[start Exercise inputs]

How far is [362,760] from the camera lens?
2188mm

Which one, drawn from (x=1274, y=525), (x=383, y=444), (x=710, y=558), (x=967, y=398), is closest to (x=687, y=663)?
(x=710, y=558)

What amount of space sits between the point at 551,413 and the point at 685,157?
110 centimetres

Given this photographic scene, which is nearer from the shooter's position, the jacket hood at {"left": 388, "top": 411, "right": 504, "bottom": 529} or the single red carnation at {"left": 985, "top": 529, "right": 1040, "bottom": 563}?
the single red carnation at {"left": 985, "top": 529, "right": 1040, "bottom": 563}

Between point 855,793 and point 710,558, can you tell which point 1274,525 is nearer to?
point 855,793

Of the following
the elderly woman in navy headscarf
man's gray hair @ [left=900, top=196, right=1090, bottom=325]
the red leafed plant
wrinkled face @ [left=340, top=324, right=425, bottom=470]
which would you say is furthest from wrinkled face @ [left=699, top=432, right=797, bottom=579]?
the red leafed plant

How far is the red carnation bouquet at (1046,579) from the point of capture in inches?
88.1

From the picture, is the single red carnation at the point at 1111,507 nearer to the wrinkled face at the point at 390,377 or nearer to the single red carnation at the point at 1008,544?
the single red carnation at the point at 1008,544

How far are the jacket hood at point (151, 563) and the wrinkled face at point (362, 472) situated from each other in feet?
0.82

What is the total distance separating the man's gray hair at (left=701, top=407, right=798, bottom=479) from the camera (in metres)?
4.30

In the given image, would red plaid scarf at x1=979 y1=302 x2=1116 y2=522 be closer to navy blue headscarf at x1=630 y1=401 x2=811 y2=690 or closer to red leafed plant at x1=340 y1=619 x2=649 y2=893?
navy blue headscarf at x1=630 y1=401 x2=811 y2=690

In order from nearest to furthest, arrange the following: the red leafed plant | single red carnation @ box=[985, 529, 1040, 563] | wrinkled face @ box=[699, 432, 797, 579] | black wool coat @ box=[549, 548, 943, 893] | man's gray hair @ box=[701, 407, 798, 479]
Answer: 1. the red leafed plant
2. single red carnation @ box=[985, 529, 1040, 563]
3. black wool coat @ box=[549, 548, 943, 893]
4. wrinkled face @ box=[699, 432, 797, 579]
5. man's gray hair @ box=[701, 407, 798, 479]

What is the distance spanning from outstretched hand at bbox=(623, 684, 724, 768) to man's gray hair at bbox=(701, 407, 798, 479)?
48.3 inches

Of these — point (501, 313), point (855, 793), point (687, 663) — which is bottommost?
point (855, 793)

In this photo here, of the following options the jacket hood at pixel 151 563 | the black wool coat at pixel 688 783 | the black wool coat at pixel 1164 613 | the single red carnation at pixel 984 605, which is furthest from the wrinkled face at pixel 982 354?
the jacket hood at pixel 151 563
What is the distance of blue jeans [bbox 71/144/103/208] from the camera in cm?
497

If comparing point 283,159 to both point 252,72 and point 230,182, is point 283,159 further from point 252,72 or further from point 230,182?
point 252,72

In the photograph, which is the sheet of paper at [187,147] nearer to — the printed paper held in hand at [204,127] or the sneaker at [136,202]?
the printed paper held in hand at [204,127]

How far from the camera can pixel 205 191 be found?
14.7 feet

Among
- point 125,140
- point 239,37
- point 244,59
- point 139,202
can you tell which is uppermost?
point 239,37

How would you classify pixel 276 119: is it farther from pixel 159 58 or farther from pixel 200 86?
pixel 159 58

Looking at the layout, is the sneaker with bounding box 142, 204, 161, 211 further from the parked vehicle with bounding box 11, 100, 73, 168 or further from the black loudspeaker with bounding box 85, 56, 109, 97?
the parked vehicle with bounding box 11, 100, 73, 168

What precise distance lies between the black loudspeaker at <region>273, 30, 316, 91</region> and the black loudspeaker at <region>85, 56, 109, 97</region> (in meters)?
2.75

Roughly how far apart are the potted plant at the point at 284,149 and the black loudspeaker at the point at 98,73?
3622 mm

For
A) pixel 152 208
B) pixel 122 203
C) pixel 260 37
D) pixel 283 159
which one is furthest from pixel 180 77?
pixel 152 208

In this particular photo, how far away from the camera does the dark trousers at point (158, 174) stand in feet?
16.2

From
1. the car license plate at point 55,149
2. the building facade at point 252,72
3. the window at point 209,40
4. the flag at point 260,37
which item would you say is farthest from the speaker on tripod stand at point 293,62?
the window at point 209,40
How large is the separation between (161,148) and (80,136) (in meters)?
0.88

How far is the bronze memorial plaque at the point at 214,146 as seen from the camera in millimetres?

[end Exercise inputs]

[Directions]:
Edit the lines from the one containing "Which one, drawn" through the one containing "110 centimetres", both included, by replacing "amount of space" with "distance" and leaving everything else unchanged.

[Answer to the exercise]:
Which one, drawn from (x=1274, y=525), (x=383, y=444), (x=710, y=558), (x=967, y=398), is closest to (x=687, y=663)?
(x=710, y=558)

What distance sits between the point at 551,413 and the point at 685,157?
110 centimetres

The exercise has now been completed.